Document text
Segment Open

By Jennifer Copley (Last Updated 4 February 2015)
Tryptophan (also known as L-Tryptophan) is an essential amino acid (protein building block). It’s called essential because people need it but their bodies can’t produce it, so they must get it from food or supplements. For the body to use tryptophan properly, it also requires sufficient iron, riboflavin, and vitamin B6.
Tryptophan is a precursor of the neurotransmitter serotonin, a brain chemical involved in mood regulation. Some experts believe that tryptophan can reduce anxiety and improve mood.
Does Tryptophan Reduce Anxiety?
Some studies indicate that depletion of tryptophan can increase anxiety (Robinson et al., 2012), and that increasing tryptophan may reduce anxiety (Hudson et al., 2007; Schruers et al., 2002). Overall, evidence suggests that tryptophan deficiency may cause anxiety, depression, difficulty concentrating, insomnia, and irritability (The George Mateljan Foundation, 2012).

Segment Closed

Translate this sentence from the article on tryptophan into Spanish: "Tryptophan is a precursor of the neurotransmitter serotonin, a brain chemical involved in mood regulation."

Provided data
Segment Open

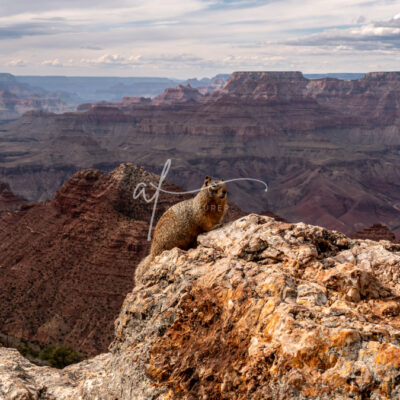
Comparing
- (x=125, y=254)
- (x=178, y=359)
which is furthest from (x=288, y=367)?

Segment Closed

Solved exercise
El triptófano es un precursor del neurotransmisor serotonina, una sustancia química cerebral que interviene en la regulación del estado de ánimo.